--- begin Supplied material ---
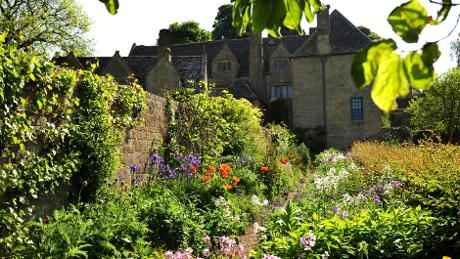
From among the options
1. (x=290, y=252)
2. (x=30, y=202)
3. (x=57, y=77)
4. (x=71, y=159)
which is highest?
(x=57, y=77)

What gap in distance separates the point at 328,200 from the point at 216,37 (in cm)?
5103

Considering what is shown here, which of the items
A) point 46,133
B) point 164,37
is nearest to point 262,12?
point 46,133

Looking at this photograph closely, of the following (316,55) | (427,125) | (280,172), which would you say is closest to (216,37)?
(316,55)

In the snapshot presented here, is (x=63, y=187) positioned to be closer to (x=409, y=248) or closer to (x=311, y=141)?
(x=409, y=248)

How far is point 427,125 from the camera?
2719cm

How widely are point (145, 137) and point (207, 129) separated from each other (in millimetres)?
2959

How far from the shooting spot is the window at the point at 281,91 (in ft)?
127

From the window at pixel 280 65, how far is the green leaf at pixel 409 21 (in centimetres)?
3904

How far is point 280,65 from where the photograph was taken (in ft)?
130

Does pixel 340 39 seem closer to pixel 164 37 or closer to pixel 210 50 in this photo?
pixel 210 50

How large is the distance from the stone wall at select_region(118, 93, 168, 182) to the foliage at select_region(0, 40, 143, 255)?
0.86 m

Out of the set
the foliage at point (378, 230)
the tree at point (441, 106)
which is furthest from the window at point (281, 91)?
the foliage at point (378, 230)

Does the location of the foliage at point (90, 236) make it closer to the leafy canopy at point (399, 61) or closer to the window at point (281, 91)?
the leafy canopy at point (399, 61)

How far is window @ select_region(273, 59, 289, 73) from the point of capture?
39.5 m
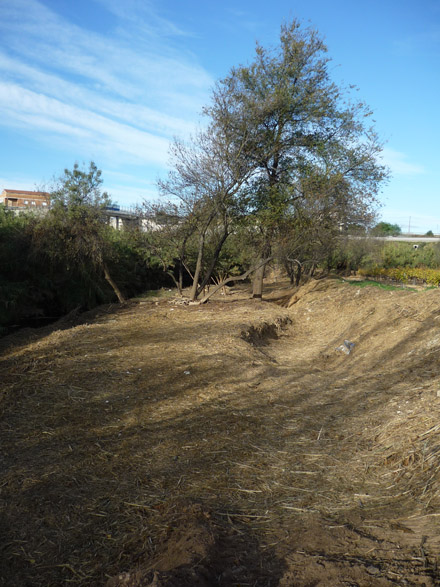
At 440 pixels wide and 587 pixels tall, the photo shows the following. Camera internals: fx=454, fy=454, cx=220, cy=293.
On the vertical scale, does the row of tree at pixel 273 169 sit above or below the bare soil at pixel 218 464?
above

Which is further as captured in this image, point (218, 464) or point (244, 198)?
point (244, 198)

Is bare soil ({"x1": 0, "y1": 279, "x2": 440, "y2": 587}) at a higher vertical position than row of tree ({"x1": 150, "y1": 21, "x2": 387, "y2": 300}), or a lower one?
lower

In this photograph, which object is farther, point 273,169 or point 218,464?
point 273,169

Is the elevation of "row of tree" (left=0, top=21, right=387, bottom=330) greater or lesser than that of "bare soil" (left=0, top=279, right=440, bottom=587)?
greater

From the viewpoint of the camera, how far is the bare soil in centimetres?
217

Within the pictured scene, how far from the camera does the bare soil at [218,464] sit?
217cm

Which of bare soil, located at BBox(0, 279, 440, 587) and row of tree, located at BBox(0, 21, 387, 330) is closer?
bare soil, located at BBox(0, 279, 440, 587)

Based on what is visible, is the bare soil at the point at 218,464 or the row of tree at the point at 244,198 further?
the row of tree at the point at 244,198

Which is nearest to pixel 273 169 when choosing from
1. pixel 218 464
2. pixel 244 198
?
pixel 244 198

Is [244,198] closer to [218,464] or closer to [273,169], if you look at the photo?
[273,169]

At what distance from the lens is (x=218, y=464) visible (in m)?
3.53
--- end Supplied material ---
Repeat the listing word for word, from the line that contains "Is bare soil" up to and including its final line.

## [Worked answer]
Is bare soil ({"x1": 0, "y1": 279, "x2": 440, "y2": 587}) at a higher vertical position than row of tree ({"x1": 150, "y1": 21, "x2": 387, "y2": 300}), or a lower one?
lower

In this photograph, which object is farther, point 273,169 or point 218,464?
point 273,169

Is the elevation of "row of tree" (left=0, top=21, right=387, bottom=330) greater or lesser than that of "bare soil" (left=0, top=279, right=440, bottom=587)?
greater

From the viewpoint of the camera, how far is the bare soil in centimetres?
217

Within the pictured scene, how far from the camera does the bare soil at [218,464] sit?
217cm

Which of bare soil, located at BBox(0, 279, 440, 587) and row of tree, located at BBox(0, 21, 387, 330) is closer?
bare soil, located at BBox(0, 279, 440, 587)

Based on what is visible, is the bare soil at the point at 218,464 or the row of tree at the point at 244,198 further?
the row of tree at the point at 244,198

Which is nearest to pixel 273 169 when choosing from
1. pixel 218 464
2. pixel 244 198
?
pixel 244 198

Is [244,198] closer to [218,464] or closer to [273,169], if you look at the photo?
[273,169]

At what distance from the lens is (x=218, y=464) visible (in m)?
3.53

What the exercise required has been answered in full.